Which models work best?¶
It depends on the task. Local models are great for routine work — fast, free, and private. Cloud models like Anthropic's Claude are stronger at complex reasoning, planning, and nuanced tasks. Many users run both: local models for everyday tasks and a cloud model for anything that needs more horsepower. See Choosing Models for guidance.
Can I use both local and cloud models?¶
Yes. Quincy supports hybrid setups where different agents use different models. You might run your orchestrator on Claude for strong reasoning while running simpler sub-agents on a local model to save cost and keep data private. You can also set up fallback chains — try a local model first, fall back to a cloud model if it's not available. See Choosing Models for details.
MCP & Integrations¶
What is MCP?¶
MCP (Model Context Protocol) is an open standard that lets AI agents connect to external tools and data sources. Think of MCP servers as plugins — each one exposes tools that any compatible agent can use. There's a growing ecosystem of MCP servers for everything from GitHub and Slack to home automation and databases. See Extending Quincy with MCP for how to connect them.
Can I connect Quincy to my existing tools?¶
Yes. Quincy can connect to any MCP server (the open standard for AI tool integrations) and can also wrap REST APIs that have an OpenAPI or Swagger spec. You can connect tools for task management, calendars, smart home devices, databases, and more. Ask Quincy to set up a connection and it walks you through the process. See Extending Quincy with MCP for details.
How does Quincy compare to Lasso MCP Gateway?¶
Both Quincy and Lasso MCP Gateway help make AI tool usage safer, but they solve different problems.
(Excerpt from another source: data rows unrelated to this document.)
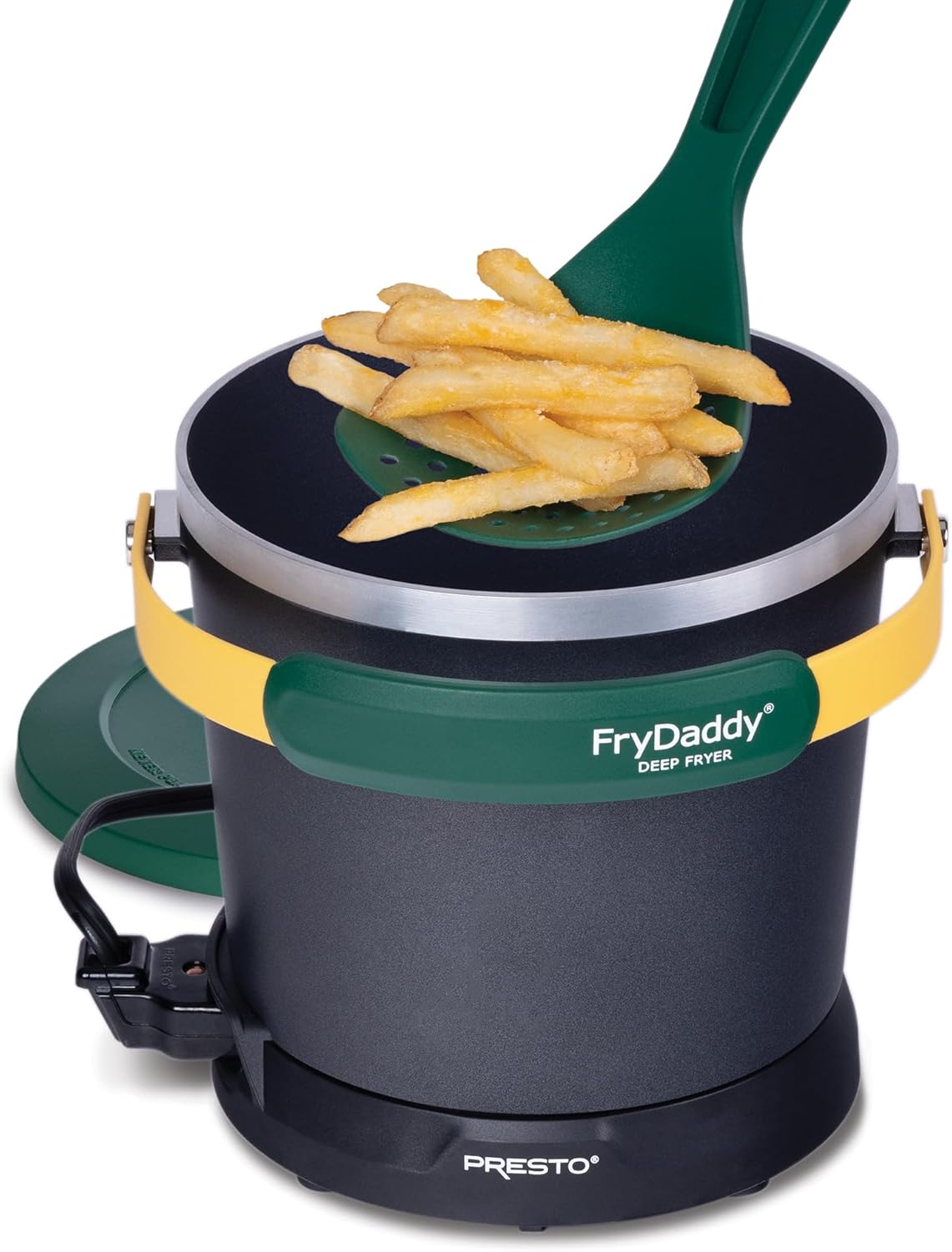 E 2284 C FryDaddy DEEP FRYER 251 PRESTO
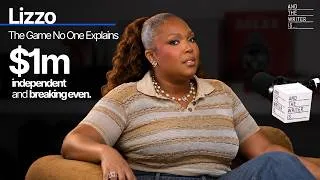 Thumbnail: Lizzo | She Almost Quit. Then She Went #1.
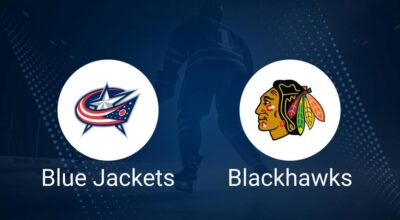 Where to Watch Columbus Blue Jackets vs. Chicago Blackhawks on TV or Streaming Live - December 1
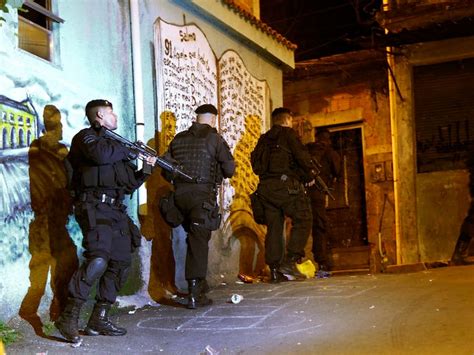 Defensoría pública de Río de Janeiro cifra en 132 los muertos en mega ...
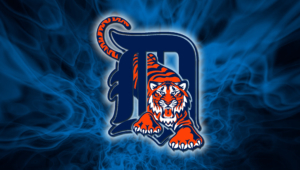 Detroit Tigers For Desktop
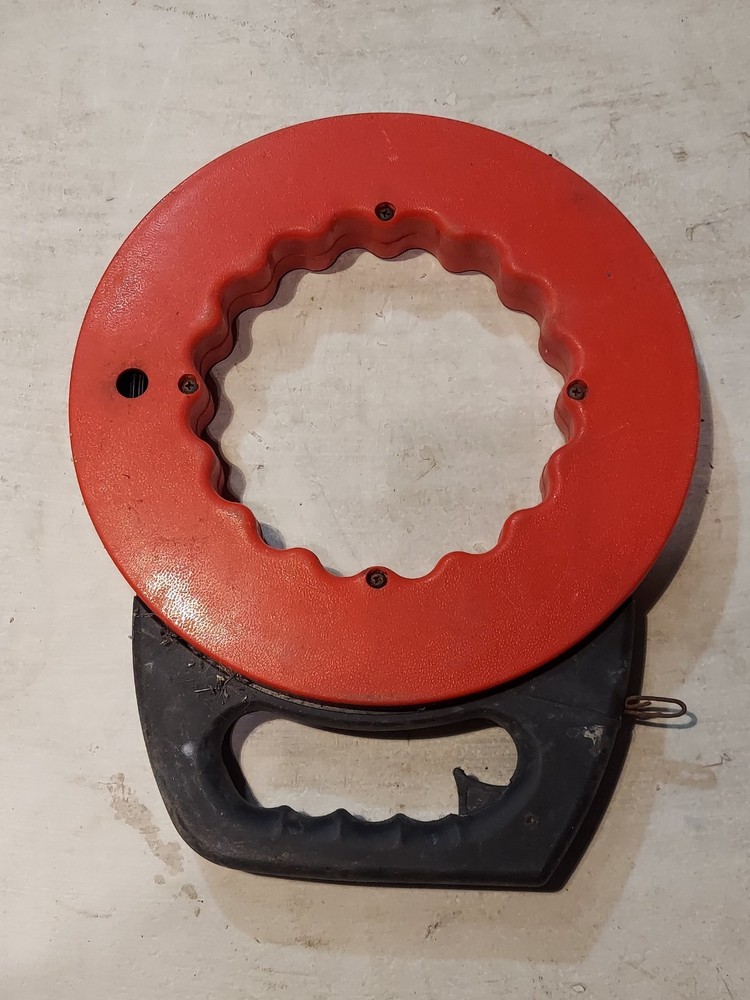 fish tape wire puller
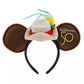 Enchanted Tiki Room Disney Ear Headband - Mickey Mouse The Main Attraction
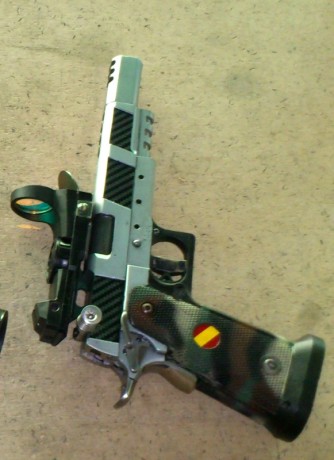 Abro este Hilo para que colguemos nuestras armas de IPSC, para que babeemos constantemente y veamos mejoras 30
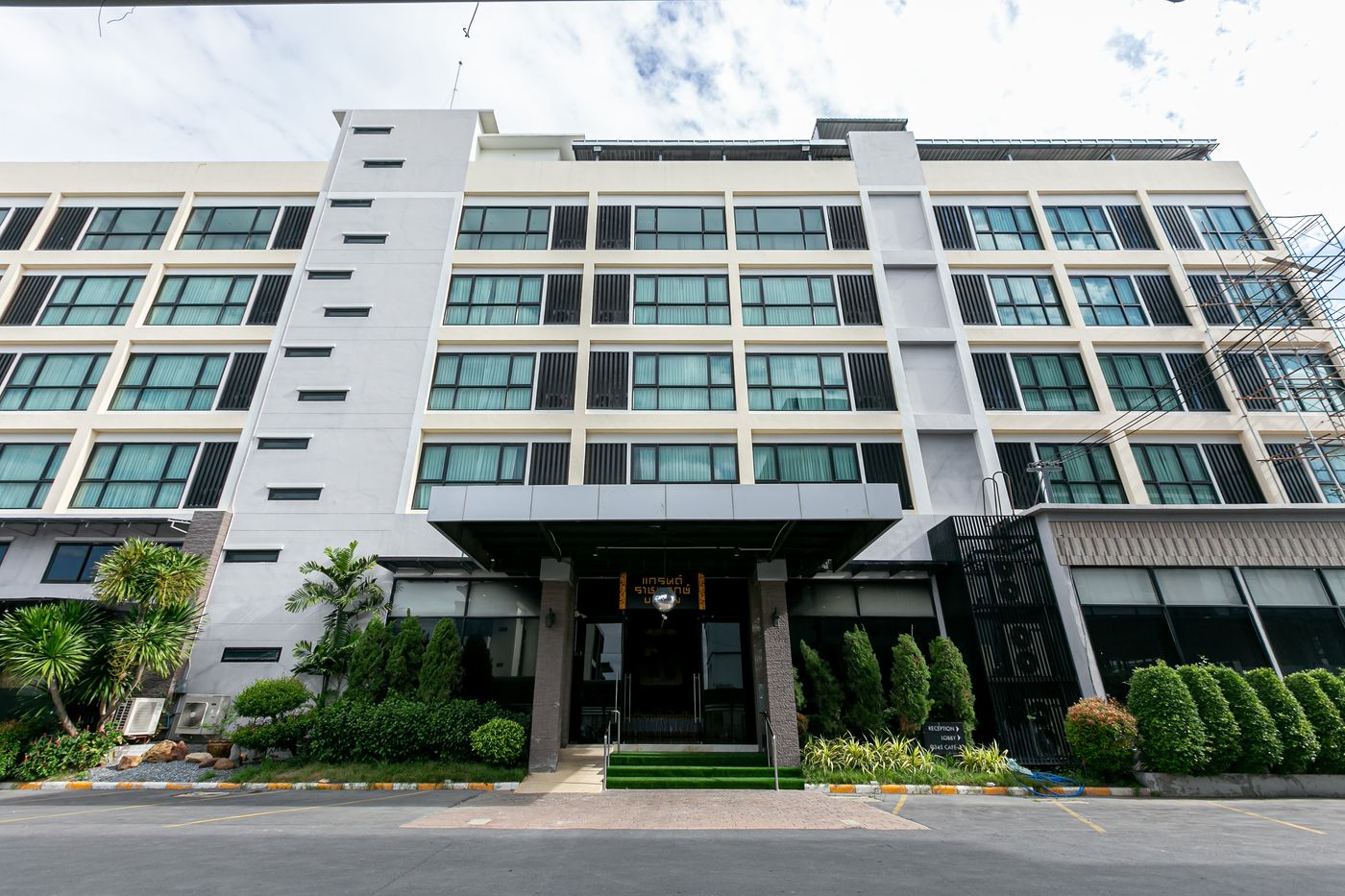 Grand Ratchapruek Hotel by ZUZU-Thailand-NONTHABURI-General view-3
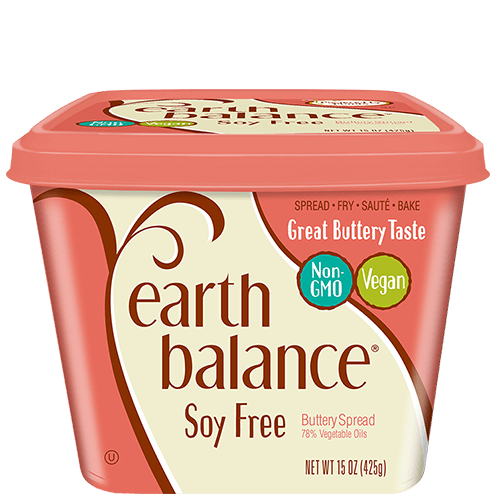 Soy Free Traditional Spread, 425g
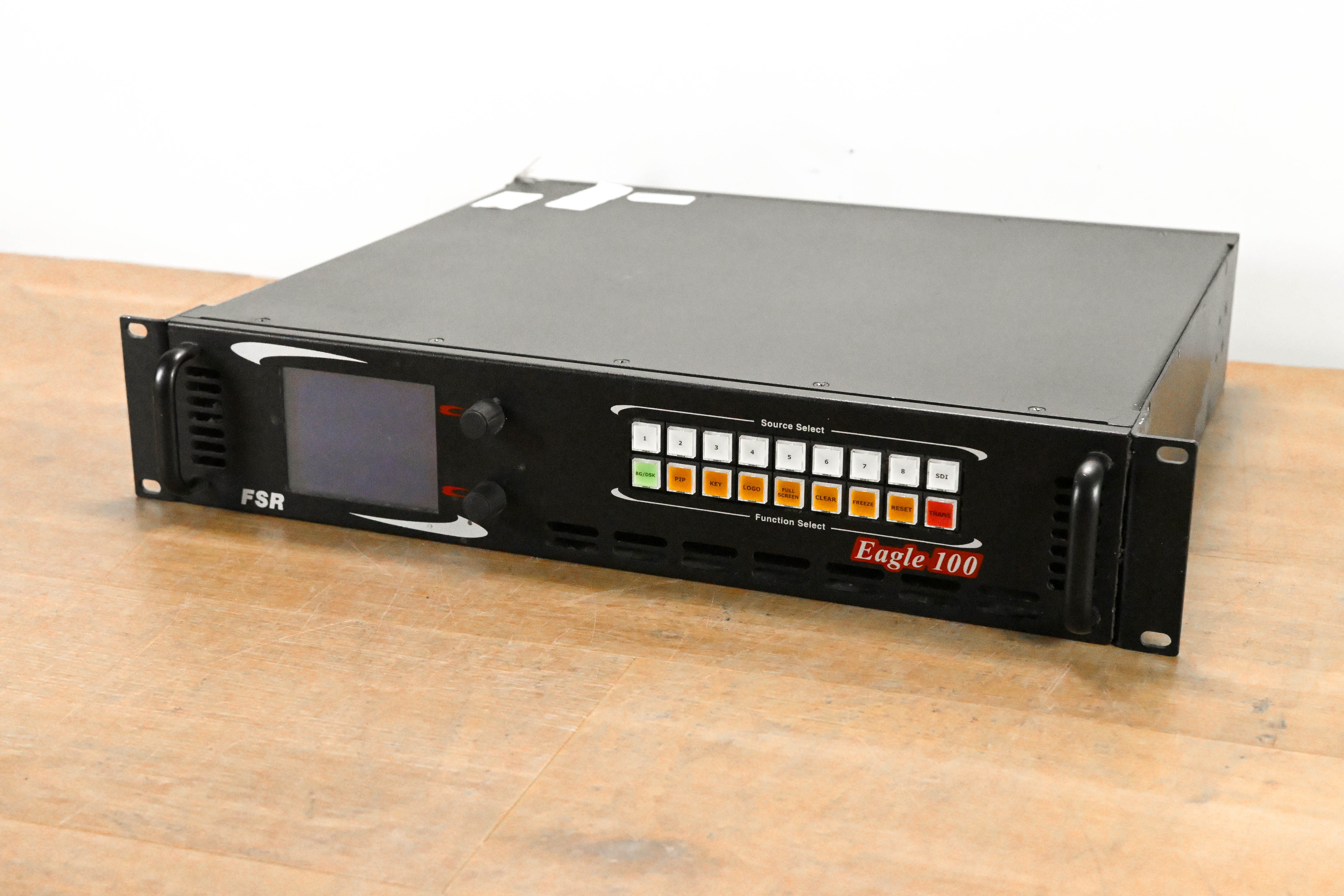FSR Eagle 100/HD Seamless Video Switcher
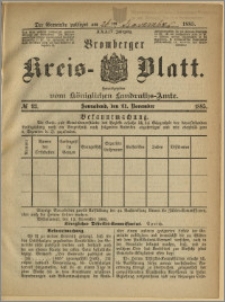 Bromberger Kreis-Blatt, 1885, nr 93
Lasso is a transparent proxy that adds automated security scanning (token masking, PII detection, prompt injection filtering) to your existing MCP setup. Quincy is a full agent platform with a built-in MCP firewall that includes human-in-the-loop approval — you can require manual confirmation before specific tool calls execute, staying in the decision loop at runtime rather than relying solely on pre-defined rules. For a detailed comparison, see Quincy vs Lasso MCP Gateway.
Agents¶
Can I build my own agents?¶
Yes. You can ask Quincy to create a custom agent for any task — scan email for action items, manage your smart home, query a database, or anything else you need. You define the agent's purpose, tools, and restrictions together in conversation, and Quincy handles the rest. See How the Agent System Works for the full guide.
Can I modify built-in agents?¶
Yes. Every agent in Quincy — including the ones that ship with it — can be customized. If a built-in agent is too verbose, uses the wrong model, or has access to tools it doesn't need, you can change its system prompt, model, and tool permissions. There are no special agents that are off-limits. See How the Agent System Works for details.
Troubleshooting & Cost¶
What do I do if something isn't working?¶
Quincy has a built-in diagnostic tool that can check your setup, test connections to model providers, and identify common problems. Ask Quincy to run diagnostics, or see Doctor for what it checks and how to interpret the results.
Does Quincy work on iPhone?¶
Yes, with a server running on your Mac. Quincy's server handles the AI processing, and you connect from your iPhone over your local network. The conversation happens on your phone; the work happens on your Mac. See Server & Clients for setup instructions.
How can I reduce API costs?¶
Use local models for routine tasks and reserve cloud models for complex reasoning. Quincy's hybrid setup lets you mix local and cloud models across different agents, so you only pay for cloud API calls when you need the extra capability. See Saving Money with Local LLMs for a detailed guide.